BioML Seminar 4.4 - Scaling Perturbation-Trained Single-Cell Foundation Models to 3 Billion Parameters
[IN PERSON EVENT IN BERKELEY]
Join us for a new seminar from the BioML group in Machine Learning at Berkeley, sponsored by Amplify Partners. This week, we're excited to host Shreshth Gandhi, Director of Machine Learning at Tahoe Bio!
Talk Abstract:
Understanding how cells respond to drugs is fundamental to discovering new therapeutics, but experimentally mapping every drug-cell combination is intractable. Foundation models offer a path forward: pretrain on massive, diverse datasets and generalize to unseen settings. In this talk, I will present Tahoe-x1, a family of single-cell foundation models scaled to 3 billion parameters and pretrained on a corpus of 250M cells, including Tahoe-100M the largest single-cell perturbation dataset to date.
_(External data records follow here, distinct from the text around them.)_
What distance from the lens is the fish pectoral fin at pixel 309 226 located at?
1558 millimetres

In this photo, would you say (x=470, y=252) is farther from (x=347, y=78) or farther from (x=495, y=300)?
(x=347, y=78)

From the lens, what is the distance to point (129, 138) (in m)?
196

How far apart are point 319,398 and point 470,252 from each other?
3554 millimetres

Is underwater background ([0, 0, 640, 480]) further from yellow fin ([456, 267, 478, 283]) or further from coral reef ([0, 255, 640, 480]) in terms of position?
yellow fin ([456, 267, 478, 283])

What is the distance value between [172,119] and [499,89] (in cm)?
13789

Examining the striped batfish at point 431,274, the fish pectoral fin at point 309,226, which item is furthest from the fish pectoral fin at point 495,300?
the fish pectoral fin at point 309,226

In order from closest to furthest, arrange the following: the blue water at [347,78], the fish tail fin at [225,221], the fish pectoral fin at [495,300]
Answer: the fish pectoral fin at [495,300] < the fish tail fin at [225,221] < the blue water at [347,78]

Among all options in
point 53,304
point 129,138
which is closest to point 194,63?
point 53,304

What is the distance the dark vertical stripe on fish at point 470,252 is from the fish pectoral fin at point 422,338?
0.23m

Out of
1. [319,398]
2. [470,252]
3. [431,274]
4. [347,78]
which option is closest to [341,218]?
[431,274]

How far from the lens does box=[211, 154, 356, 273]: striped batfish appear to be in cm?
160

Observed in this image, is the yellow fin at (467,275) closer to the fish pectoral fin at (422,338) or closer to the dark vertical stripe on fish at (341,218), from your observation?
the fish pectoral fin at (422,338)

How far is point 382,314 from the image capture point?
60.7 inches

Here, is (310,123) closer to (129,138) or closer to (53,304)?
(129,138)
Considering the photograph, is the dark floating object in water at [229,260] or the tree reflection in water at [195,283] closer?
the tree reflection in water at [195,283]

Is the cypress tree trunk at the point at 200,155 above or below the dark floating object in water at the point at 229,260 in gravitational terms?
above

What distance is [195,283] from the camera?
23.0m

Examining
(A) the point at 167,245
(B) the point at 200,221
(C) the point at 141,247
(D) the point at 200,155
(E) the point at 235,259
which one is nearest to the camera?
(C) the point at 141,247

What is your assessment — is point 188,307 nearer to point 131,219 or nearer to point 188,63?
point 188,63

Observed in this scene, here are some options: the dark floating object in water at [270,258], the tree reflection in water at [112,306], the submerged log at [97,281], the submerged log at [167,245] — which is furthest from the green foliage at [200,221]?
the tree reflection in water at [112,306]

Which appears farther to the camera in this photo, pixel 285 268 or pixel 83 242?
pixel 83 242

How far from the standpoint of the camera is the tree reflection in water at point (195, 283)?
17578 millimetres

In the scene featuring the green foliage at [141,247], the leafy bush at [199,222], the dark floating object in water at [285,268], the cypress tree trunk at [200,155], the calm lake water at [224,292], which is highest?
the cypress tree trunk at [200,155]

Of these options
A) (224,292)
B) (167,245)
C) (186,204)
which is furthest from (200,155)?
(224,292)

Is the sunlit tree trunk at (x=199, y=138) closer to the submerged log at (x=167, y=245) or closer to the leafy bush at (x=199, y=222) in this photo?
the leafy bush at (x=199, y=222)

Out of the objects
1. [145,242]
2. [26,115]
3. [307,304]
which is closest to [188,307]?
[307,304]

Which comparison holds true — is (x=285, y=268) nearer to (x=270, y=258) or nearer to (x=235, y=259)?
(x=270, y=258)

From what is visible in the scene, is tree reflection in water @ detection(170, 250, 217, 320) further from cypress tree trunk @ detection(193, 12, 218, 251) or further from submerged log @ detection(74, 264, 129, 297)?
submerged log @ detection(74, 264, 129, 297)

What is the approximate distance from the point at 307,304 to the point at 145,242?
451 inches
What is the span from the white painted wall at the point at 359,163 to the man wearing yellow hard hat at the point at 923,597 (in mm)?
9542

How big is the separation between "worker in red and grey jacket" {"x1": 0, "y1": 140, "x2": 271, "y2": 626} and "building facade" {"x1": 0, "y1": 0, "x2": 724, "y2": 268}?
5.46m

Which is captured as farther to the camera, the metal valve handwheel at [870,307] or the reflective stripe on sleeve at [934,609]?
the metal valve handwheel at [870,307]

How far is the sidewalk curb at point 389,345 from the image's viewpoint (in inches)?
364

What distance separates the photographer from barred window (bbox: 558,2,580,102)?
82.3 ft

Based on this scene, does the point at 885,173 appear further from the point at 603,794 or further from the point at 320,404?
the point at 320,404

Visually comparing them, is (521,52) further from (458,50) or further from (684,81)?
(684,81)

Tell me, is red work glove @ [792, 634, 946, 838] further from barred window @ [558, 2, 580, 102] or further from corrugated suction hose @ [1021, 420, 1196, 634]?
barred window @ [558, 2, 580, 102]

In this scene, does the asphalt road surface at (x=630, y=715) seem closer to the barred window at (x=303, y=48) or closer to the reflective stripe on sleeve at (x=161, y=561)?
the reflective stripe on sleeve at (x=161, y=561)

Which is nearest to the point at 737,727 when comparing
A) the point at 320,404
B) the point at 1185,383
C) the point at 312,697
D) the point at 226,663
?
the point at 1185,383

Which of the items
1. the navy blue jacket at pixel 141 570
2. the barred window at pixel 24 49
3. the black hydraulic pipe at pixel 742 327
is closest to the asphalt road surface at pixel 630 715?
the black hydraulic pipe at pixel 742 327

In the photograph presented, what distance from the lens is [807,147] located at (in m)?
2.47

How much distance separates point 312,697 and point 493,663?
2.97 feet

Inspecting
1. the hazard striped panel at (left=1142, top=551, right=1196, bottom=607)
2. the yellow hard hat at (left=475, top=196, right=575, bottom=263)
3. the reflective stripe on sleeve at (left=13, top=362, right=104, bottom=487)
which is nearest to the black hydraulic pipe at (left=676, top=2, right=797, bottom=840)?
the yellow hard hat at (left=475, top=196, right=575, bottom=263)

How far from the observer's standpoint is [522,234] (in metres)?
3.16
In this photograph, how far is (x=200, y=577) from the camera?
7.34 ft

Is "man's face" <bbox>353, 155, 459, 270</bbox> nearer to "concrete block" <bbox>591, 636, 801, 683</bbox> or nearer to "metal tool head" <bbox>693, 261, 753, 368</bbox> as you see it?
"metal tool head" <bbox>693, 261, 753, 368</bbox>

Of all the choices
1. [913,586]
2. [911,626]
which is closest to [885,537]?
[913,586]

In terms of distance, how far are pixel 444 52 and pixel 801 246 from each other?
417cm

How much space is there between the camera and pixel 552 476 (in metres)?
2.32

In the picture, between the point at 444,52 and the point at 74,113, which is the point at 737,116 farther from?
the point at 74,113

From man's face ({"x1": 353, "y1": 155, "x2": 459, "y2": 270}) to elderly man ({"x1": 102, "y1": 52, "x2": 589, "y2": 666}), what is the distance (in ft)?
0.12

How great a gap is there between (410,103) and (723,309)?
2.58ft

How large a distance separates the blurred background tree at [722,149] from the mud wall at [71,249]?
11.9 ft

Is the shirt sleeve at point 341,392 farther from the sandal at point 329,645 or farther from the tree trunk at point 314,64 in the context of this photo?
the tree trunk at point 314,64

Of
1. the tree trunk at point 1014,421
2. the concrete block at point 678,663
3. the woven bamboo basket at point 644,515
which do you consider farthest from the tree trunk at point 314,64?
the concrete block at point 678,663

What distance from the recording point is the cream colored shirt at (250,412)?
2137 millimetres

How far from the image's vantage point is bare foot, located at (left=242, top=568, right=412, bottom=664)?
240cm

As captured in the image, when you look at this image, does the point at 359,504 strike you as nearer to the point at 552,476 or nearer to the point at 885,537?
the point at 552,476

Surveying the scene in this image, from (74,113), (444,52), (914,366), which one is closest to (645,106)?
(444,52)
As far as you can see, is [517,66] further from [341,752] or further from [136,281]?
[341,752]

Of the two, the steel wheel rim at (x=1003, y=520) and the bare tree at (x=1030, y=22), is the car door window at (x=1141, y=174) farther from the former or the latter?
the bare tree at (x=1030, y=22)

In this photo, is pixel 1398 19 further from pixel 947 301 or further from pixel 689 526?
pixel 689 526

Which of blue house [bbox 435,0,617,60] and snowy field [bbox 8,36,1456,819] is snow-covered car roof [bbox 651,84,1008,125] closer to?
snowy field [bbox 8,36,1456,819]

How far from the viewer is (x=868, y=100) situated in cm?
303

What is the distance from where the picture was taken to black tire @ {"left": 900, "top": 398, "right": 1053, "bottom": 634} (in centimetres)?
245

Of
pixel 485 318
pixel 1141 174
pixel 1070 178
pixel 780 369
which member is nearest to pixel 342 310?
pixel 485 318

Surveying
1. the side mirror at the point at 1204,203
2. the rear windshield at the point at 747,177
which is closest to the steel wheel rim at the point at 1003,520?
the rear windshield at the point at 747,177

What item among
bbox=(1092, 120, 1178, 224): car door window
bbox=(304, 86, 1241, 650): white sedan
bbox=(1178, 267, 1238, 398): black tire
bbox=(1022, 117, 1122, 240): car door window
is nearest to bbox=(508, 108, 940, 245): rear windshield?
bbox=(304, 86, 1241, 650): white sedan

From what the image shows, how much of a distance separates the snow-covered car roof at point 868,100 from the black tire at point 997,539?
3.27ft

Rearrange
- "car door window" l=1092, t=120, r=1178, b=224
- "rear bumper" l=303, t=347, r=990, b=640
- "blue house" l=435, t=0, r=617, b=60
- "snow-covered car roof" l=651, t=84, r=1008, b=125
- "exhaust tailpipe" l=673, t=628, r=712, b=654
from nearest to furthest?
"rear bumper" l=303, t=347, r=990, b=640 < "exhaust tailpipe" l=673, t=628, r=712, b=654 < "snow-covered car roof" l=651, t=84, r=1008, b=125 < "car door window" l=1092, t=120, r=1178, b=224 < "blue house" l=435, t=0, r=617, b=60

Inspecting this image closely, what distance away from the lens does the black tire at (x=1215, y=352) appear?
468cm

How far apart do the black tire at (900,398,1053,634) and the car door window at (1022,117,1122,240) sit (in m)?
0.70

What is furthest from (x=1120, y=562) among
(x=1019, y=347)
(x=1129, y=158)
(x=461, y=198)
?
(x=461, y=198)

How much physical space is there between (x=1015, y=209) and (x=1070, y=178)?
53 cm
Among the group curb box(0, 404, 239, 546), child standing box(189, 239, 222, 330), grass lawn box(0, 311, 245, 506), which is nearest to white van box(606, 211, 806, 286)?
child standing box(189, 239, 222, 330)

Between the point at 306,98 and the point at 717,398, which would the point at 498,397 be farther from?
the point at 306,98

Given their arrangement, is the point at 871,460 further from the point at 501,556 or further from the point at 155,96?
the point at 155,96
I will discuss how training on 100 million perturbation profiles across 50 cancer cell lines and 1,100 compounds allows these models to predict drug effects in cellular contexts never seen during training — and what this means for accelerating drug discovery in data-limited oncology settings. I will also cover practical lessons from scaling transformers on single-cell data and share our perspective on what's needed to build toward a virtual cell.
Speaker Bio:
Shreshth Gandhi is the Director of Machine Learning at Tahoe Bio, where he works on foundation models for single-cell genomics and drug discovery. He is the first author of Tahoe-x1. Previously, he spent six years at Deep Genomics, where he contributed to BigRNA, a foundation model for RNA biology. He holds an M.A.Sc. in ECE from the University of Toronto, where his thesis focused on ML for genomics, and a B.Tech. in Electrical Engineering from IIT Kanpur.